» Selected excerpt
----

The point about this is that live concerts and listening to music on Cds at home are becoming more and more inextricably linked. Concert going is rarely the disappointment listening to a studio bound performance can so often be. The LSO experiment works because its concert performances are sufficiently exciting enough to make the CD an enticing prospect, not least if you were a witness to the performance itself. Its latest release, of Shostakovich’s Eleventh Symphony, under Rostropovich, provides concrete evidence of this fact, and will surely sell in greater quantities than any newly released disc of the work – no matter who is conducting it. News that Universal are to abandon making studio recordings of opera and instead record and film them for release on CD and DVD in future goes some way towards embracing the LSO model, and not only because it is economically cheaper to do so. Musically the results are often much more profound. If this also slaughters the sacred cow of artists being signed under contract to recording studios (already much less common) than this will only ignite the movement towards live performance recordings. One of the reasons so few are made is simply because contracts make it difficult for artists to record for labels outside their recording company (although the LSO has done remarkably well in getting Haitink, Previn and Rostropovich to appear on the label beside Davies).

English National Opera recently issued its first live recording – of Turnage’s The Silver Tassie – on its own label but opera houses need to go a full one step further than orchestras. They need to begin filming their productions – who after all would not be overwhelmed by seeing ENO’s superb production of Shostakovich’s Lady Macbeth on DVD? In the case of cash-strapped British opera companies this would surely be an economic benefit.

----

» Data for review
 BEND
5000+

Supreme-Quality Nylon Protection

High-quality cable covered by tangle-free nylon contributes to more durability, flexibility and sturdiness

----

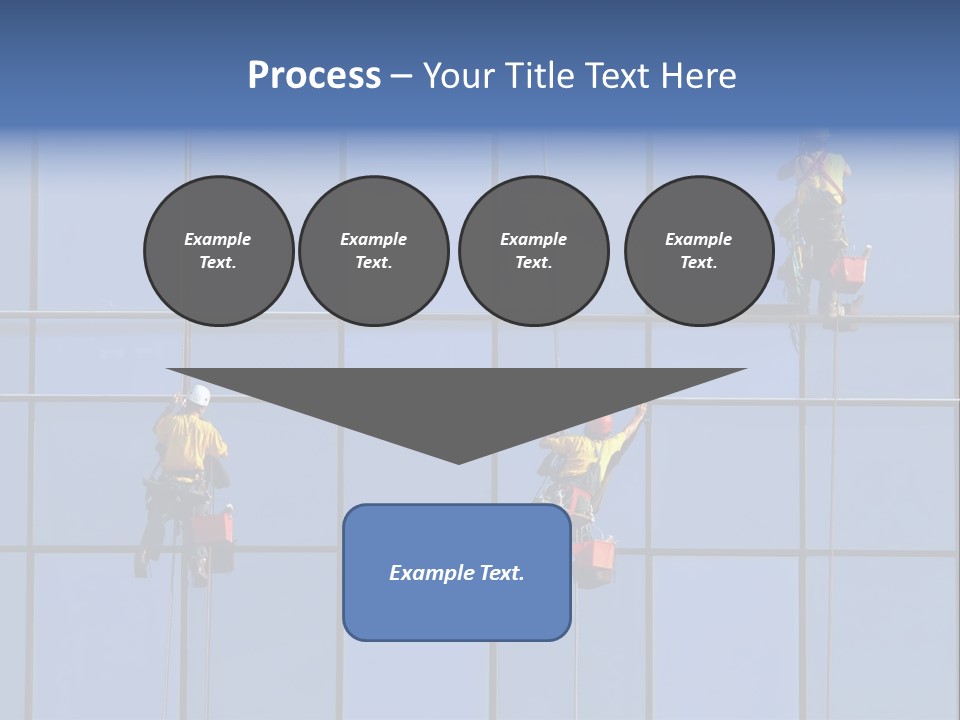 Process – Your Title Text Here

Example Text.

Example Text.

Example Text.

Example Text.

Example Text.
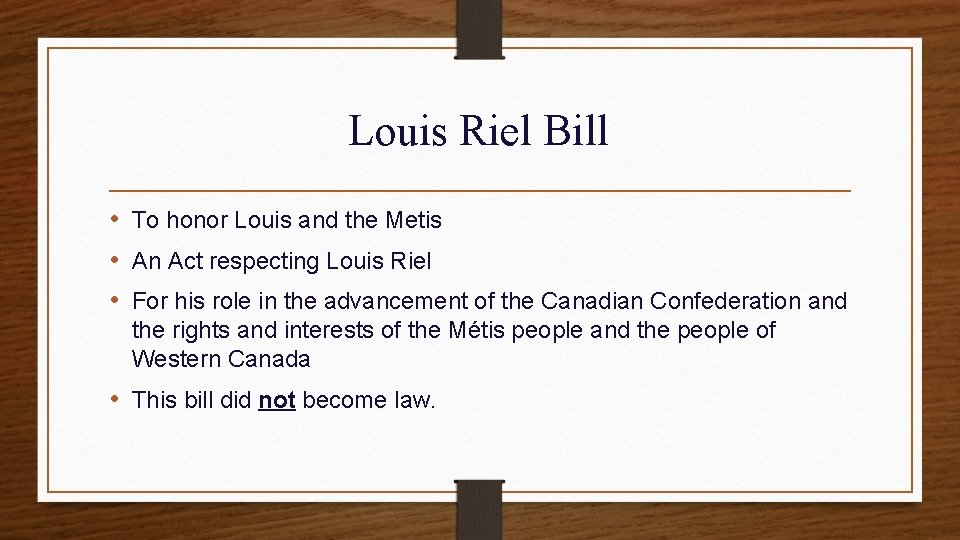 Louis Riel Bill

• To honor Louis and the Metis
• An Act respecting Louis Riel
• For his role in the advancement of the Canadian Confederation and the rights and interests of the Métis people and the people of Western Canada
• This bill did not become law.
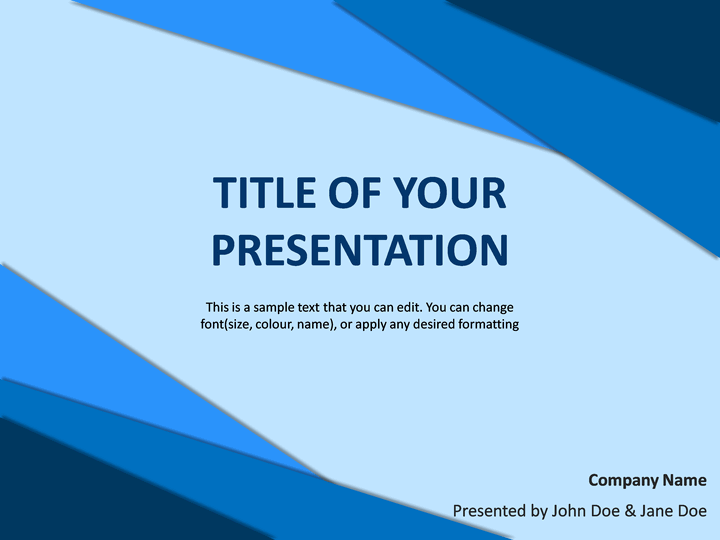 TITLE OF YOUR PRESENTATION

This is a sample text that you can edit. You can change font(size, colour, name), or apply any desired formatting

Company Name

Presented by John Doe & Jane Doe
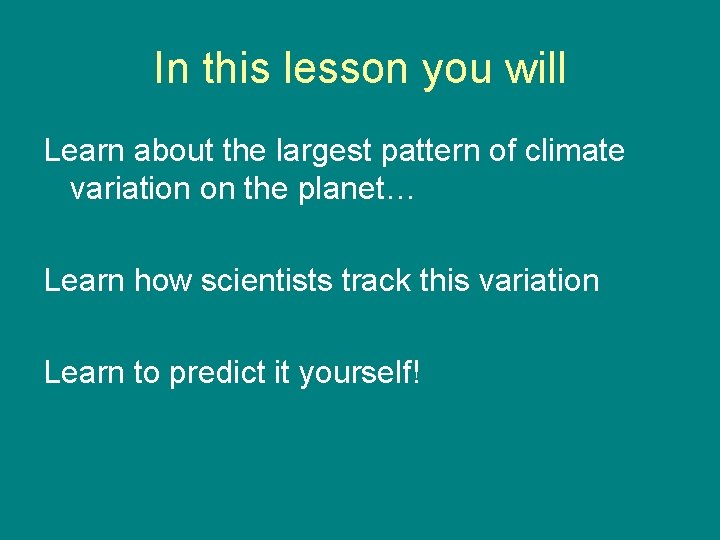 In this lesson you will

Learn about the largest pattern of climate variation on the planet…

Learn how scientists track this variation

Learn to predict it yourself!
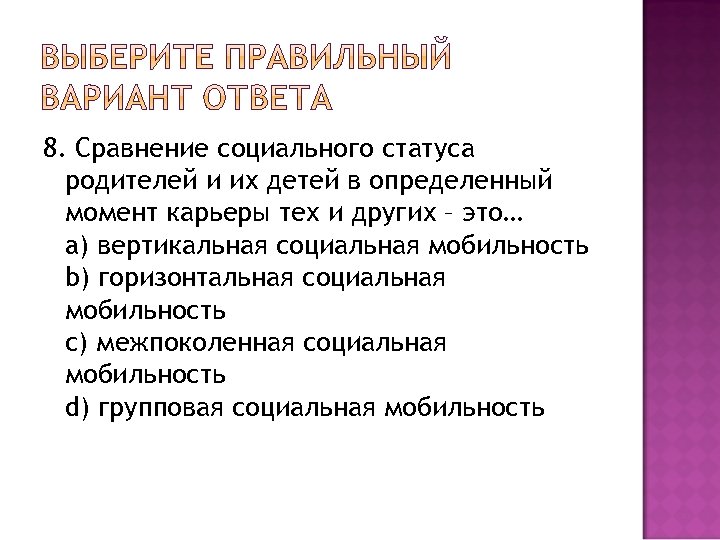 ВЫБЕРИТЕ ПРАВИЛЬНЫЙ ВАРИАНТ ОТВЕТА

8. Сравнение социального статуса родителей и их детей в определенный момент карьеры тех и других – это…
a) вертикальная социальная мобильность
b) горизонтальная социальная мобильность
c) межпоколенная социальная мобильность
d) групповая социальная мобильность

----

» Required actions
(a) Using the piece on live recordings, answer the following:
(i) Who conducted the LSO's latest release of Shostakovich's Eleventh Symphony?
(ii) What is Universal going to do in place of making studio recordings of opera?
(iii) Which work did English National Opera issue as its first live recording?
(b) Reproduce the stretch of the piece on live recordings from "English National Opera" through "an economic benefit.".
(c) Condense the paragraph of the piece on live recordings that begins "English National Opera recently issued" into a shorter version that keeps its main facts.

» Results for each task
(a)
(i) Rostropovich
(ii) Record and film operas for release on CD and DVD
(iii) Turnage's The Silver Tassie

(b)
English National Opera recently issued its first live recording – of Turnage’s The Silver Tassie – on its own label but opera houses need to go a full one step further than orchestras. They need to begin filming their productions – who after all would not be overwhelmed by seeing ENO’s superb production of Shostakovich’s Lady Macbeth on DVD? In the case of cash-strapped British opera companies this would surely be an economic benefit.

(c) English National Opera has released its first live recording, Turnage's The Silver Tassie, on its own label. Opera houses, however, must go further than orchestras and begin filming their productions. ENO's superb production of Shostakovich's Lady Macbeth, for instance, would be overwhelming on DVD. For cash-strapped British opera companies, filming would surely bring an economic benefit.